To do:
Copy out everything in the shotgun passage below from "There is nothing" down to "than shotguns are.", word for word.

Excerpted passage:

I say just reload your shotgun when it's empty. I think it's actually fucking cool when you're a practiced hand at reloading a double quickly. It shows just as much skill as tagging difficult double shots. If you shoot an ejector, simply hinge the gun open, quickly insert two more shells, close the gun, and go to town. If you shoot an extractor gun, so much the cooler as you tilt the breeches downward and let gravity do its thing. To me, that is much cooler than comparing the number of dead birds at the end of the day.

We're not talking about hunting elephants with muzzle-loaders here. There, I can see the need to hand the empty gun to a gunbearer while taking shots at elephant with a loaded weapon that the gunbearer just handed to you. That's a life and death situation. Here, it's very different. We're talking about pegging birds at a social outing. Why is the biggest possible bag desirable? Why not enjoy the experience for its own sake?

I say the matched pair thing is basically a joke. It's main purpose is to show off wealth. It's secondary purpose is to obtain the largest possible bag. Neither is a desirable thing in my opinion.


"What's this bit about being shotguns making them toys? Of course, they are toys. They are the implements of leisure. They are not there to put food on the table or to save or take a life. They exist for sport alone."

This is true. All guns are toys to one degree. But some guns are definitely more toy-like than others. From my way of looking at things, shotguns are lower on the totem pole than rifles are. This runs contrary to the way things are, as shotgunners usually have money while rifleman are usually broke. But I think walking around a clay target course with a shotgun and basically playing golf with a gun, or shooting as many birds as possible with a shotgun during a driven shoot are basically games. Hence the "toy" comment.

There is nothing wrong with games, but we should recognize games for what they are. Rifle shooting is much less of a social spectacle than shotgunning is and doesn't lend itself to such. I think that makes rifles much more serious tools than shotguns, and the best-quality rifles are much better examples of the gunmaker's art and skill than shotguns are.


"The engraving isn't there just to enhance the gun, the gun is merely the medium of the engraver. Much of the engraving on London best guns is done out of house and those who are fortunate enough to own these weapons often put just as much stock in the man who carved the rose scroll and game scene as the one who did the lockwork."

I must disagree with your first statement. The gun is not the medium of the engraver. Rather, the engraver serves to enhance the gun. I don't doubt that there are many who put more emphasis on the way a gun looks than the way it shoots, but that is not to say that is how things should be. To place more emphasis on the engraving than on the gun itself is backward thinking. The gun comes first, always. The gun most shoot well. It must handle well. It must be supremely reliable. Its parts must fit together properly and perfectly. Every one of these attributes is elemental. Without each of these, the gun is a failure. Only when the gunmaker obtains all of those essentials, then and only then gun may be engraved.

Items:
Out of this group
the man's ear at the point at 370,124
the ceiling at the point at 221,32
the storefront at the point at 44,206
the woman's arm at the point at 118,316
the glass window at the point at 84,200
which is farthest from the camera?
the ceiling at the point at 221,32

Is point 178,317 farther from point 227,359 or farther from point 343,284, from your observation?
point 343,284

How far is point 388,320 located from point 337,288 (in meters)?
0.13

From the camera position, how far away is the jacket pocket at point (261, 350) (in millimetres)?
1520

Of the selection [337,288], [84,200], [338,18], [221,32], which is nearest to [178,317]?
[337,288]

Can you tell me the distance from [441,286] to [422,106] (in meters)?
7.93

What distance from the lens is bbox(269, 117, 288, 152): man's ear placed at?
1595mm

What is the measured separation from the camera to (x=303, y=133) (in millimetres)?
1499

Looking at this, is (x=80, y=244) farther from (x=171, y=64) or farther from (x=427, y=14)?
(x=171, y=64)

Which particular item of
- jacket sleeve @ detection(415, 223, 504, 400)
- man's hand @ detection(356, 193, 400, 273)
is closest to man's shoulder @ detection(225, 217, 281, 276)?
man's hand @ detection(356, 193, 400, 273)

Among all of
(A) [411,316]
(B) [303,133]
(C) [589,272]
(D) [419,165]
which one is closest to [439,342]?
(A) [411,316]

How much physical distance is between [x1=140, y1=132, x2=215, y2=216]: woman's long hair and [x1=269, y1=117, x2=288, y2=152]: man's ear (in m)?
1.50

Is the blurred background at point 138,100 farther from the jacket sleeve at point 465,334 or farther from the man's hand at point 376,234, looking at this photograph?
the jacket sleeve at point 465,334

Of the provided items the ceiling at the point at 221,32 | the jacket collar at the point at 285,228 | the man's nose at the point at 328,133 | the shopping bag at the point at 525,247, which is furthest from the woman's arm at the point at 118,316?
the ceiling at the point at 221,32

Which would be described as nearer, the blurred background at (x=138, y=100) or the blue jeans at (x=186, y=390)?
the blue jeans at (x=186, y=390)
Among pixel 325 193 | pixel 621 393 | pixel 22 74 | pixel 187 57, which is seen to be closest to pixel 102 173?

Correct result:
There is nothing wrong with games, but we should recognize games for what they are. Rifle shooting is much less of a social spectacle than shotgunning is and doesn't lend itself to such. I think that makes rifles much more serious tools than shotguns, and the best-quality rifles are much better examples of the gunmaker's art and skill than shotguns are.